• _Görevler_
1. DNA mikroskopisi metnine göre aşağıdaki soruları yanıtlayın.
(a) DNA mikroskopisi tekniği yaklaşık ne kadar sürede mükemmelleştirilmiş?
(b) Teknikte kullanılan etiketlerin her biri kaç nükleotid uzunluğunda?
(c) Joshua Weinstein doktorasını nerede tamamlamış?
2. DNA mikroskopisi metninde "Bu teknik, bilim" ile başlayıp "karmaşık makineler gerektiriyordu." sözlerine kadar uzanan bölümü, "bağırsak" yerine "deri" koyarak yeniden yazın.
3. DNA mikroskopisi metnini son cümlesinden sonra gelecek biçimde sürdürün.

• _Okuma parçası_

Yeni bir araştırma, yaşayan hücrelerin içindeki DNA ve RNA’yı görmemiz sağlayan DNA mikroskopisi tekniğinin yaklaşık 6 yıl gibi bir sürede mükemmelleştirildiğini gösteriyor.
Yukarıdaki görsel için bir nebula yorumunda bulunabilirsiniz. Aslında görselin ne olduğu çok daha şaşırtıcı. Görsel, bir hücreye ait ve parlayan bölümler, hücre içindeki DNA ve RNA’nın yerini gösteriyor.
MIT’de biyoloji ve tıp alanında çalışmalar yürüten, Broad Institute’te doktorasını tamamlamış olan ve çalışmadaki baş araştırmacı Joshua Weinstein: “DNA mikroskopisi, bir örnekten hem 3 boyutlu hem de genetik bilgi toplanmasını ve hücrelerin görselleştirilmesini sağlayan tamamen yeni bir teknik” şeklinde bir açıklamada bulundu.
Bu teknik, bilim insanlarının nükleotidlerin (DNA’nın 2 sarmalındaki, RNA’nın ise tek sarmalındaki genetik kod) sıralamalarını tam olarak görmelerini sağlıyor. Weinstain: “Bu teknik, bizim genetik olarak özgün olan kanser, bağışıklık sistemi veya bağırsak hücreleri gibi yapılarının nasıl olduğunu, onların birbirleriyle nasıl etkileştiğini ve hücrelerin, çok hücreli formlara nasıl dönüştüklerini görmemizi sağlayacak.” dedi.
Geçmiş yıllarda bilim insanları, doku örneklerinden moleküler veri toplanmasını sağlayan on binlerce araç geliştirdiler ancak elde edilen bu verilerin hücre içindeki genetik materyalin nerede olduğunu ve nasıl dizildiğini görmelerini sağlayan 3 boyutlu verilerle birleştirilmesi, çok maliyetliydi ve karmaşık makineler gerektiriyordu.
Araştırmacılar, geliştirilen bu yeni tekniğin süreci çok daha kolay hâle getireceğini söylediler. Bu teknik, her biri 30 nükleotid uzunluğunda olan özelleştirilmiş DNA dizilimlerinden oluşan küçük etiketlerden faydalanıyor. Bu etiketler, hücredeki her DNA ve RNA’ya bağlanıyor ve ardından etiketler, hücre içinde on binlerce olana kadar kopyalanıyor. Bu kopyalar, birbirleriyle etkileşip birleştikçe farklı DNA etiketleri oluşturuyor.

(Veri kümesi girdileri)
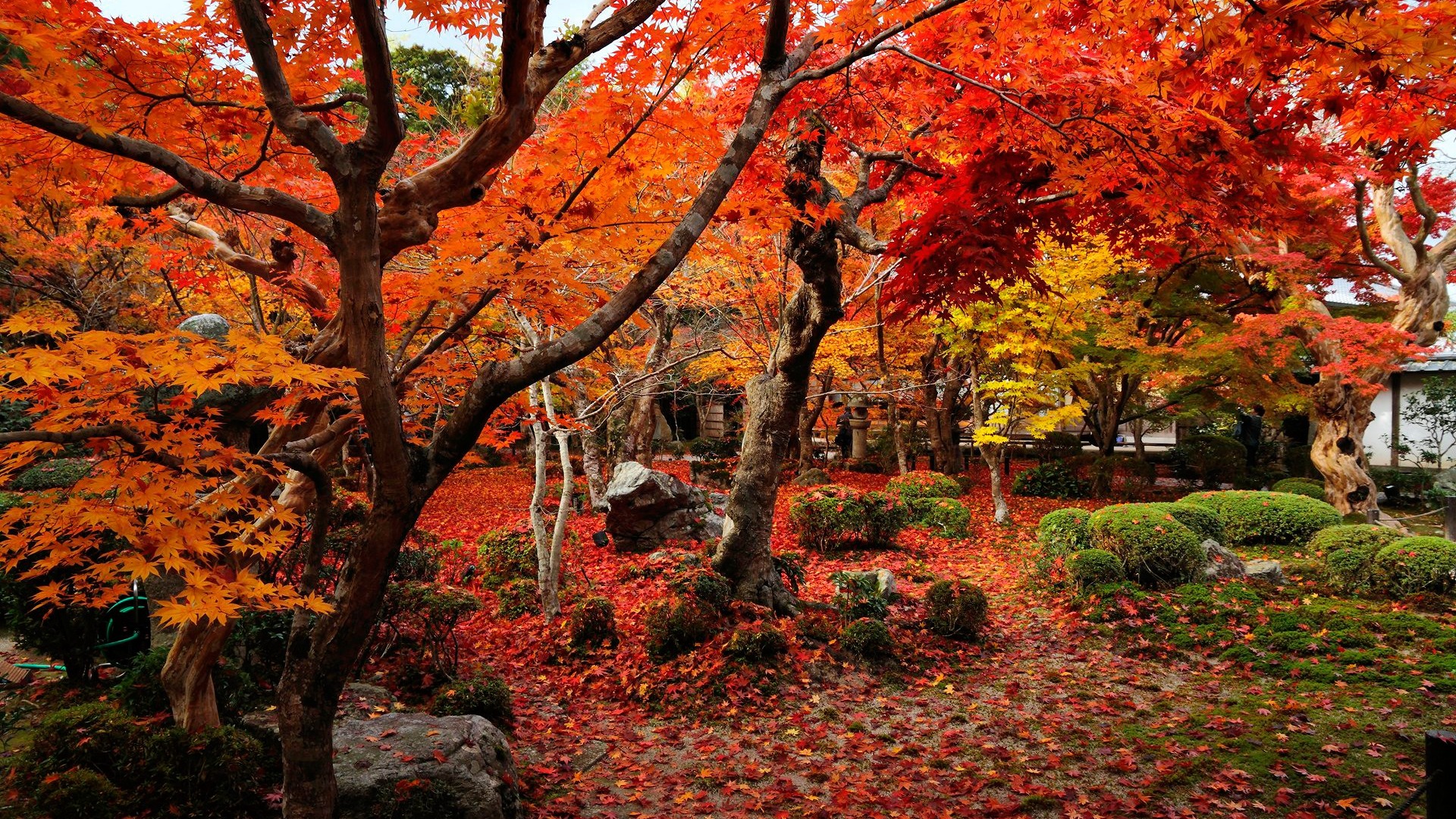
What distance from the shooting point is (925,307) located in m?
5.18

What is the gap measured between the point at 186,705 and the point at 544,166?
4.10 meters

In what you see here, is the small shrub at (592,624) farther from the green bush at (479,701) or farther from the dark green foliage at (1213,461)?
the dark green foliage at (1213,461)

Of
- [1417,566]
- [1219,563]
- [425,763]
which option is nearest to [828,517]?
[1219,563]

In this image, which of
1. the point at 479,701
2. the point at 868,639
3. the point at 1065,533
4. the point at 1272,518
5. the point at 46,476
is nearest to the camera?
the point at 479,701

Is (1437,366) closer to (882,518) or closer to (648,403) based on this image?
(882,518)

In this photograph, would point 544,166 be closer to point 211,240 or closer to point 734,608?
point 211,240

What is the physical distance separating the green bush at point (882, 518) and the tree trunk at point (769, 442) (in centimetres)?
459

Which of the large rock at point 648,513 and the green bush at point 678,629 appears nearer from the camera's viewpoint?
the green bush at point 678,629

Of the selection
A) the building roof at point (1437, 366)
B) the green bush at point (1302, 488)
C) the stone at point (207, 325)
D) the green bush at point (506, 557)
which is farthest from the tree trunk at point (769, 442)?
the building roof at point (1437, 366)

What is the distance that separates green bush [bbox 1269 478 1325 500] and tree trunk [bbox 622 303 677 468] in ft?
39.7

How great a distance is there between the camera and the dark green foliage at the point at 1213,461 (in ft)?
56.1

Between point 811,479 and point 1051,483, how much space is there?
19.3 feet

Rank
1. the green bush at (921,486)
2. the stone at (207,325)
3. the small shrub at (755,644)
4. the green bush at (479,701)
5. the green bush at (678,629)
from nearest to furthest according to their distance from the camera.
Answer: the green bush at (479,701), the stone at (207,325), the small shrub at (755,644), the green bush at (678,629), the green bush at (921,486)

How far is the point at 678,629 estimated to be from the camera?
22.2 ft
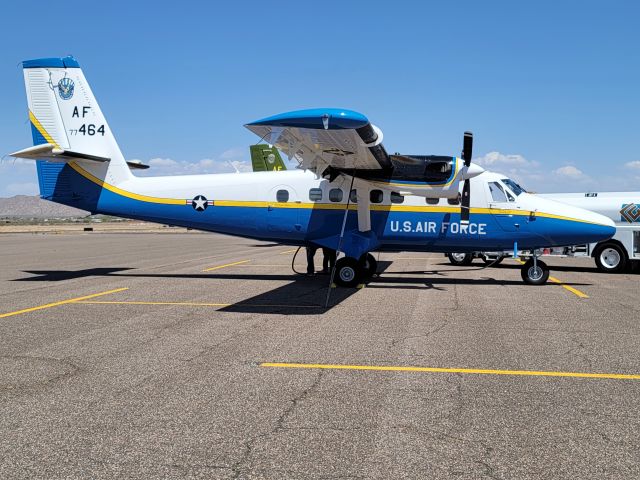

• _Alıştırma sonuçları_
1.
(a) Yaklaşık 6 yılda.
(b) 30 nükleotid.
(c) Broad Institute'te.

2.
Bu teknik, bilim insanlarının nükleotidlerin (DNA’nın 2 sarmalındaki, RNA’nın ise tek sarmalındaki genetik kod) sıralamalarını tam olarak görmelerini sağlıyor. Weinstain: “Bu teknik, bizim genetik olarak özgün olan kanser, bağışıklık sistemi veya deri hücreleri gibi yapılarının nasıl olduğunu, onların birbirleriyle nasıl etkileştiğini ve hücrelerin, çok hücreli formlara nasıl dönüştüklerini görmemizi sağlayacak.” dedi.
Geçmiş yıllarda bilim insanları, doku örneklerinden moleküler veri toplanmasını sağlayan on binlerce araç geliştirdiler ancak elde edilen bu verilerin hücre içindeki genetik materyalin nerede olduğunu ve nasıl dizildiğini görmelerini sağlayan 3 boyutlu verilerle birleştirilmesi, çok maliyetliydi ve karmaşık makineler gerektiriyordu.

3.
Araştırmacılar, oluşturulan DNA etiketleri arasındaki etkileşimin tekniğin çalışmasının ana sebebi olduğunu söylüyorlar. Bilim insanları, etiketlenmiş molekülleri topladıktan ve onları sıraladıktan sonra, bir bilgisayar algoritması etiketlerin hücredeki orijinal yerlerini bulabiliyor ve numunenin renklendirilmiş bir resmini ortaya çıkarıyor.
Araştırma, bilim insanlarının farklı hastalıkların daha iyi anlamasına yardımcı olabilir. Örneğin araştırma, bir numunedeki kanser hücrelerinin yerinin haritasını çıkarabiliyor. DNA’lardaki bu sentetik etiketler, tümör hücrelerindeki reseptör ve moleküllerin yerini bulmaya da yardımcı olabiliyor. Weinstein, “Biz, DNA’yı matematiksel olarak ışık mikrospokisindeki fotonlara benzer şekilde kullandık” diyor ve ekliyor: “Bu teknik, bizim biyolojiyi hücresel olarak görselleştirmemizi ve onu insan gözüyle görünenden çok daha farklı bir şekilde görmemizi sağlayacak.”